▶ **Te lezen tekst**
Waarschuwingsrecht en instructierecht voor de hoofdarts

Met de Wet van 13 november 2023 houdende diverse bepalingen inzake gezondheid, wordt aan de hoofdarts een handhavingsbevoegdheid toegekend.

Daartoe wordt artikel 21 van de ziekenhuiswet (Gecoördineerde wet van 10 juli 2008 op de ziekenhuizen en andere verzorgingsinrichtingen) gewijzigd, in die zin dat drie nieuwe paragrafen worden toegevoegd.

Zo wordt in een nieuw §2 een waarschuwingsrecht van de hoofdarts opgenomen.

§2. Met het oog op de toepassing van paragraaf 1 waarschuwt de hoofdarts, wanneer hij van oordeel is dat het medisch aspect, de kwaliteit van de zorg of de veiligheid van de patiënten dit rechtvaardigen, de betrokken ziekenhuisarts schriftelijk voor elk gedrag dat daarmee in strijd zou zijn.

Verder wordt in een nieuw §3 een instructierecht ingevoerd, luidende als volgt:

§3. Om de kwaliteit van de medische activiteit te handhaven en/of te verbeteren en/of de veiligheid van de patiënten te waarborgen, is de hoofdarts tevens bevoegd om schriftelijke instructies te geven aan de ziekenhuisartsen die werkzaam zijn in het medisch departement van het ziekenhuis waarvoor hij verantwoordelijk is overeenkomstig artikel 18, tweede lid, 1°.

▶ **Uit te voeren taken**
A - Schrijf uit de tekst over het waarschuwings- en instructierecht van de hoofdarts woord voor woord alles over vanaf "Zo wordt in" tot en met "tweede lid, 1°.".
B - Noem alle redenen die volgens de tekst over het waarschuwings- en instructierecht een schriftelijke waarschuwing van de hoofdarts kunnen rechtvaardigen.
C - Schrijf de tekst over het waarschuwings- en instructierecht van de hoofdarts verder vanaf het punt waar die ophoudt.

[Redeneergegevens over scènegeometrie]
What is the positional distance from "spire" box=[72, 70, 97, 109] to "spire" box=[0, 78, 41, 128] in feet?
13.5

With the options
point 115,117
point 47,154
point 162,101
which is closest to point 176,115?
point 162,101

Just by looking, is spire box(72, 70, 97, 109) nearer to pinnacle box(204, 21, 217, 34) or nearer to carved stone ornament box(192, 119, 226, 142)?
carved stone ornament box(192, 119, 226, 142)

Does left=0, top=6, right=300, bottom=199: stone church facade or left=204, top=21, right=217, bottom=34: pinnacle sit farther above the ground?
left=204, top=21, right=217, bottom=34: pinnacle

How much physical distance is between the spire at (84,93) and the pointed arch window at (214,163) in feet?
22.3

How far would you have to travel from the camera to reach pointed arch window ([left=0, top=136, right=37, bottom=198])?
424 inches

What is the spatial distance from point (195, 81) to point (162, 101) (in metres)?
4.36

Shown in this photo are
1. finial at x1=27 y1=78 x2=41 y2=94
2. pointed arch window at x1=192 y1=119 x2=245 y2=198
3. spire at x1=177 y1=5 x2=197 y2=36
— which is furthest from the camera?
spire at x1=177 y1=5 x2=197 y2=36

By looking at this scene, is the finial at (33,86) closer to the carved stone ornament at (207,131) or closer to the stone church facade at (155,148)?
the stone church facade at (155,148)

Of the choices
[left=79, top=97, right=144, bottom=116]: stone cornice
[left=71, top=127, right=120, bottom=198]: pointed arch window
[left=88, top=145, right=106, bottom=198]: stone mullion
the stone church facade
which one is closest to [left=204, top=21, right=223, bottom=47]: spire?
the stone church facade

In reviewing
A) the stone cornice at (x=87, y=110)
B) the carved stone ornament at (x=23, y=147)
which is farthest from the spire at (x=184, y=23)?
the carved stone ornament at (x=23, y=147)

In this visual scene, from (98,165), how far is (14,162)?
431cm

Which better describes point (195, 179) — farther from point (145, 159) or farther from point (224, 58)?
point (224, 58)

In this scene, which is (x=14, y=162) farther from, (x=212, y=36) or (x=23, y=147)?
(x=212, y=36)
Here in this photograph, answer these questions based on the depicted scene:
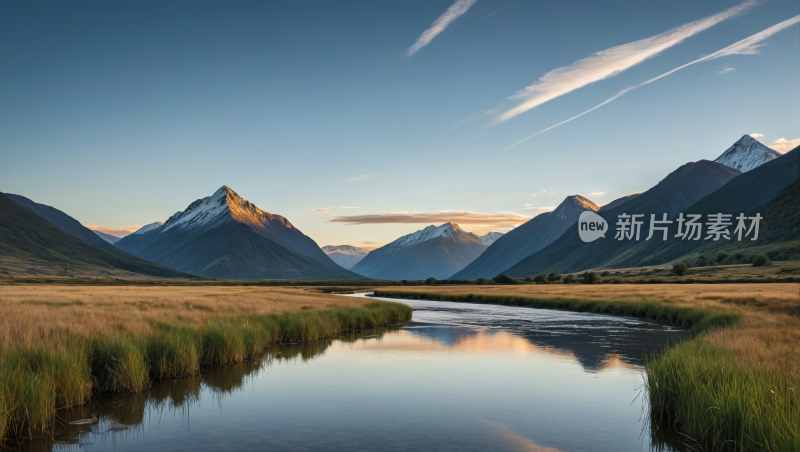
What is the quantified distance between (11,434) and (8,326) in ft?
29.3

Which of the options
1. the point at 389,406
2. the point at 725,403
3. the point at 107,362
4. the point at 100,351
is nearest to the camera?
the point at 725,403

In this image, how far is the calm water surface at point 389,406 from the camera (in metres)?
13.3

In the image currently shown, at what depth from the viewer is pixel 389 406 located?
17.1 m

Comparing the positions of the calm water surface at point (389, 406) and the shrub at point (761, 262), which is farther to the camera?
the shrub at point (761, 262)

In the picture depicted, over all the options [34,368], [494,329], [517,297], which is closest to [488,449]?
[34,368]

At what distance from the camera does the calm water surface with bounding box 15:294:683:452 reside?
1330 centimetres

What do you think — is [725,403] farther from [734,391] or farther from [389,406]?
[389,406]

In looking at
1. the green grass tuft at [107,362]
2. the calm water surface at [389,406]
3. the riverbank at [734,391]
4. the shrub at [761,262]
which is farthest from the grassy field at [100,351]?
the shrub at [761,262]

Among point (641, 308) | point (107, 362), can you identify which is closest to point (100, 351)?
point (107, 362)

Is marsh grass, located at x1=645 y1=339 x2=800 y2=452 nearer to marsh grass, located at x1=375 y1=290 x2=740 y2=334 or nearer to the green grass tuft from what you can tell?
the green grass tuft

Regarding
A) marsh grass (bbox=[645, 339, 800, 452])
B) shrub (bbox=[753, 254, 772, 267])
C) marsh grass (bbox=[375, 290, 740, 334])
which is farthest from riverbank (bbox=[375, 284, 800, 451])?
shrub (bbox=[753, 254, 772, 267])

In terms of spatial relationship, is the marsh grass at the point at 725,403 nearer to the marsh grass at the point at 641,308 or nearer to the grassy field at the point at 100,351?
the grassy field at the point at 100,351

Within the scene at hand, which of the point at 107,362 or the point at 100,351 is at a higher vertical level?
the point at 100,351

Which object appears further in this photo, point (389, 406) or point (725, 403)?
point (389, 406)
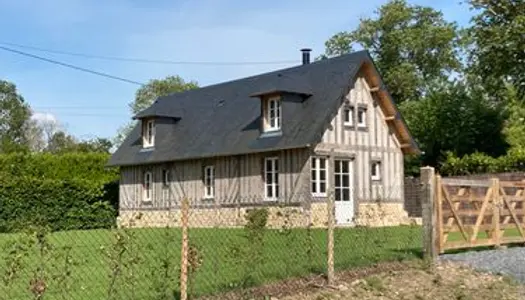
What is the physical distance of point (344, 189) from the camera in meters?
23.2

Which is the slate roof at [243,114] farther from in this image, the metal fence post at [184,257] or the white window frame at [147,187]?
the metal fence post at [184,257]

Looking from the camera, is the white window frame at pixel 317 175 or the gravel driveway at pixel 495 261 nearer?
the gravel driveway at pixel 495 261

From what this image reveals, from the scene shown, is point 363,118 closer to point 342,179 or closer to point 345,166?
point 345,166

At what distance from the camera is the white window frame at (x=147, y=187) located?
28561mm

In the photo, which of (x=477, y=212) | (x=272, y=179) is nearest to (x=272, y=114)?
(x=272, y=179)

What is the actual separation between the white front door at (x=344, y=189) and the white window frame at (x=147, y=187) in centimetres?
901

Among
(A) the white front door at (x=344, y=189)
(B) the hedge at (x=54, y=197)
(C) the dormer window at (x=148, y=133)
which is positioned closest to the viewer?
(A) the white front door at (x=344, y=189)

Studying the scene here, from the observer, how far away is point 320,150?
22328 mm

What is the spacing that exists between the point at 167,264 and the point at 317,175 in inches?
615

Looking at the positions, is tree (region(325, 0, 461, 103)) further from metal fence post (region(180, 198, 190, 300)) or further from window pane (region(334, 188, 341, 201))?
metal fence post (region(180, 198, 190, 300))

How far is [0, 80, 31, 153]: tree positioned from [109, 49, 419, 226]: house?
4200 centimetres

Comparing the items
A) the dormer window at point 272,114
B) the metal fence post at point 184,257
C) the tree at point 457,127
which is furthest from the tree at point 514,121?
the metal fence post at point 184,257

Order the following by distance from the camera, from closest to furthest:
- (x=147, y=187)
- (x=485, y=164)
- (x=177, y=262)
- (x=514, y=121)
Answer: (x=177, y=262), (x=485, y=164), (x=147, y=187), (x=514, y=121)

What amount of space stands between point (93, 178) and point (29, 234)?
28305 mm
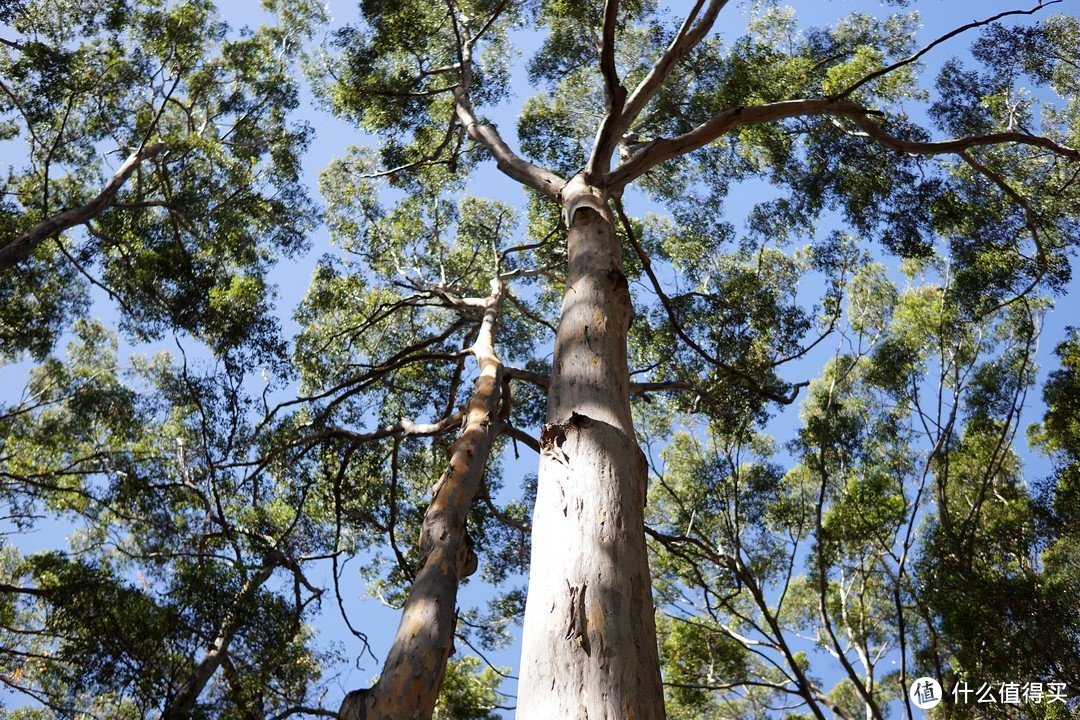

▶ **Uitgewerkte taken**
A -
Zo wordt in een nieuw §2 een waarschuwingsrecht van de hoofdarts opgenomen.

§2. Met het oog op de toepassing van paragraaf 1 waarschuwt de hoofdarts, wanneer hij van oordeel is dat het medisch aspect, de kwaliteit van de zorg of de veiligheid van de patiënten dit rechtvaardigen, de betrokken ziekenhuisarts schriftelijk voor elk gedrag dat daarmee in strijd zou zijn.

Verder wordt in een nieuw §3 een instructierecht ingevoerd, luidende als volgt:

§3. Om de kwaliteit van de medische activiteit te handhaven en/of te verbeteren en/of de veiligheid van de patiënten te waarborgen, is de hoofdarts tevens bevoegd om schriftelijke instructies te geven aan de ziekenhuisartsen die werkzaam zijn in het medisch departement van het ziekenhuis waarvoor hij verantwoordelijk is overeenkomstig artikel 18, tweede lid, 1°.

B - het medisch aspect; de kwaliteit van de zorg; de veiligheid van de patiënten

C -
Deze twee nieuwe bevoegdheden dient de hoofarts evenwel volgens een nieuw §4 uit te oefenen in nauw overleg met de beheerder en de medische raad.

Bovendien wordt eveneens voorzien dat de Koning nadere regelen kan bepalen voor de toepassing van §2 en §3.

De mogelijkheid bestaat er dus in dat er later nog een KB zal volgen dat het waarschuwingsrecht en instructierecht van de hoofdarts verder specifieert.

Bron: Wet van 13 november 2023 houdende diverse bepalingen inzake gezondheid, BS 24 november 2023.